Abb. 20: Wormser Dom, Wurzel Jesse, Stiftung durch Bischof Johann von Dalberg, um 1488

Der Rat hat demnach seit etwa 1490 eine umfangreiche »Propaganda« in Wort, Schrift und Bild begonnen. Durch Inschriften, die bauliche Ausgestaltung und Ausschmückung des Münzhauses zum zentralen städtischen Repräsentations- und Rechtsort, die Abfassung offiziöser historiografischer Werke mit einer ausgeprägten Geschichtsideologie und ihrem gezielten Einsatz in den Rechtsstreitigkeiten (s.u.), die seit 1498 forcierte Nutzung des neuen Mediums Druck, womit auch Johann von Dalberg arbeitete, in Form vom Rat in Auftrag gegebener Flugschriften275, sowie durch den Auf- und Ausbau des skizzierten neuen kommunalen Symbolreservoirs ging die Stadt massiv in die Offensive276. Getragen von der Vorstellung der Reichsfreiheit der Stadt entstanden bis in die ersten Jahre des 16. Jahrhunderts neue Denkmäler und Schriften, neue städtische Siegel (kurz nach 1505/08277; die Umschrift lautete: LIBERA WORMACIA SACRI ROMANI IMPERII FIDELIS FILIA, »freies Worms, getreue Tochter des heiligen römischen Reiches«, es fand bis zum Ende der reichsstädtischen Zeit Verwendung) und Wappen, neu konstruierte Geschichtsbilder und umgeformte Sagenfiguren aus dem Umfeld der Nibelungentradition bis hin zur Aufführung von so genannten Königsspielen, von Noltz bezeugten theatralisch-spielerischen Inszenierungen zur Verherrlichung der Reichsbeziehungen278. Der Bezug auf die Reichsfreiheit wurde seit den späten 1480er Jahren zur rechtlichen und gleichsam ideologischen Grundlage des städtischen Handelns. Gleichzeitig wurden Wandlungen in der Verfassungstopografie in Gestalt einer Verlagerung von Beratungs-, Rechts- und Versammlungsorten aus dem Umfeld von Bischof und Dom zugunsten des neuen kommunalen Zentrums massiv vorangetrieben. Der Demonstration der immer weiter überhöhten Verbundenheit der Stadt mit dem Reichsoberhaupt dürfte auch der glänzende Reichstag des Jahres 1495 weiteren Auftrieb gegeben haben (s.u.). Zu beobachten ist im Jahr 1494 die eigenmächtige Ratsbesetzung an der neuen Münze und die von Seiten der Bischöfe erbittert bekämpfte Verlegung des Ortes für das Hochgericht vom Bischofshof zum Rathaus. Mit dieser Neuerung wurde eine der ältesten und wichtigsten Funktionen des Domplatzes massiv infrage gestellt279. Zu dieser Zeit hatte der Gebäudekomplex bereits einen derart hohen Stellenwert, dass er im Rahmen des Reichstags von 1495 als Versammlungs- und Beratungsort bezeugt ist.

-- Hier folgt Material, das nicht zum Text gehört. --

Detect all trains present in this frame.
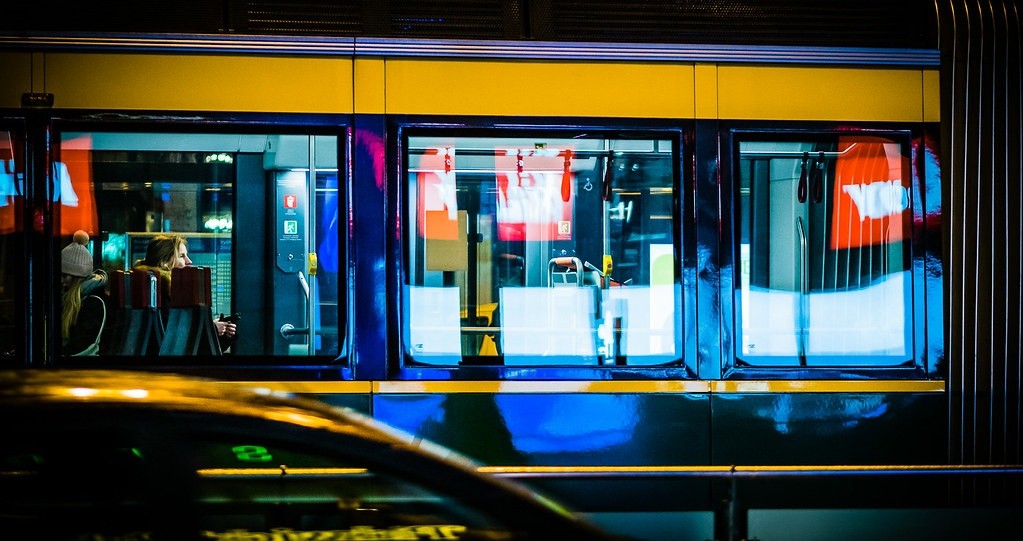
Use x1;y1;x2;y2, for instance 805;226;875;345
0;27;947;383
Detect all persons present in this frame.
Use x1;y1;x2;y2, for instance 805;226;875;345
135;235;237;353
60;231;112;357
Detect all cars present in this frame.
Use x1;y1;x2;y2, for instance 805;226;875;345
0;369;622;541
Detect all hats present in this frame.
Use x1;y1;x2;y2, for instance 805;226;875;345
61;230;92;277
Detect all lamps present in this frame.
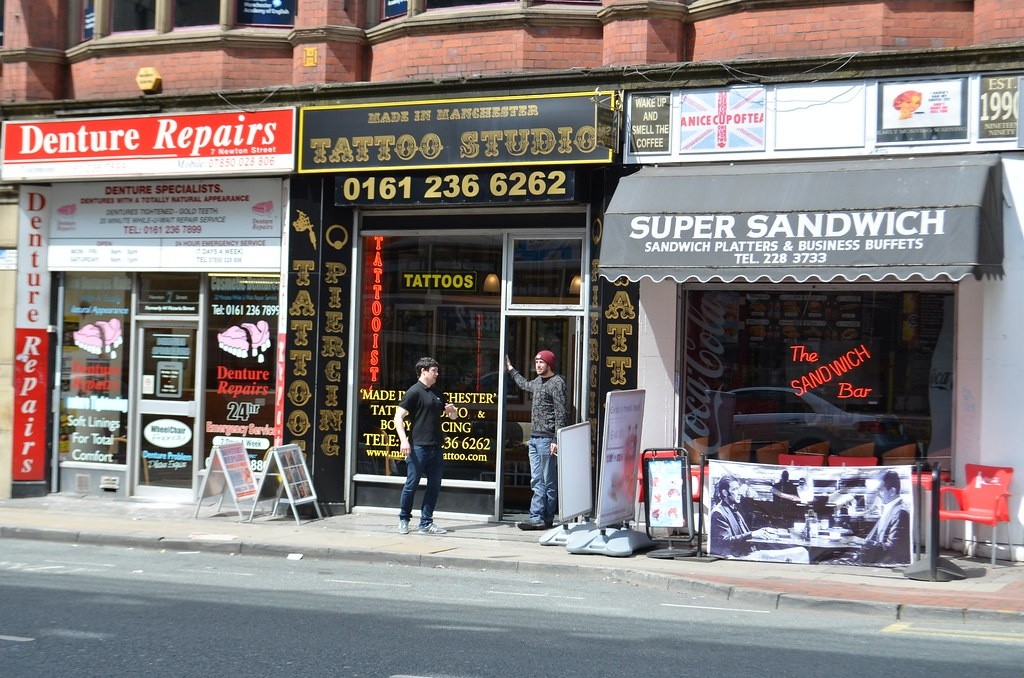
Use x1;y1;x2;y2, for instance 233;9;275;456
483;235;500;293
569;273;580;295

Abb. 21: Haus zur »Münze«, ab 1491 vom Rat repräsentativ ausgebaut und ausgeschmückt, Zeichnung von Peter Hamman, 1690 (StadtA Wo Abt. 1 B Nr. 48)

Während die städtischen Kräfte sich auf diese Weise bis um 1490 neu formierten und der Rat sein Herrschaftsmonopol über Bürgerschaft und Gemeinde zumindest prinzipiell auszubauen vermochte, war Johann von Dalberg intensiv um die weitere Verrechtlichung, Fixierung und Absicherung seiner auch materiell-finanziellen Position in Stadt und Hochstift bemüht, wovon unter anderem das 1490 angelegte Salbuch für einen Teil seiner Herrschaft Zeugnis ablegt280. Die Beteiligung der städtischen Gerichtspersonen und des Schultheißen (eben Reinhard Noltz) an der Feststellung bzw. Neufixierung der dem Bischof zustehenden Kammerzinsen bzw. Einnahmen von Grundbesitz in Worms zeigt auf, dass neben den Konflikten auch immer die Normalität des Zusammenlebens und eine enge Kommunikation beider Seiten angenommen werden kann.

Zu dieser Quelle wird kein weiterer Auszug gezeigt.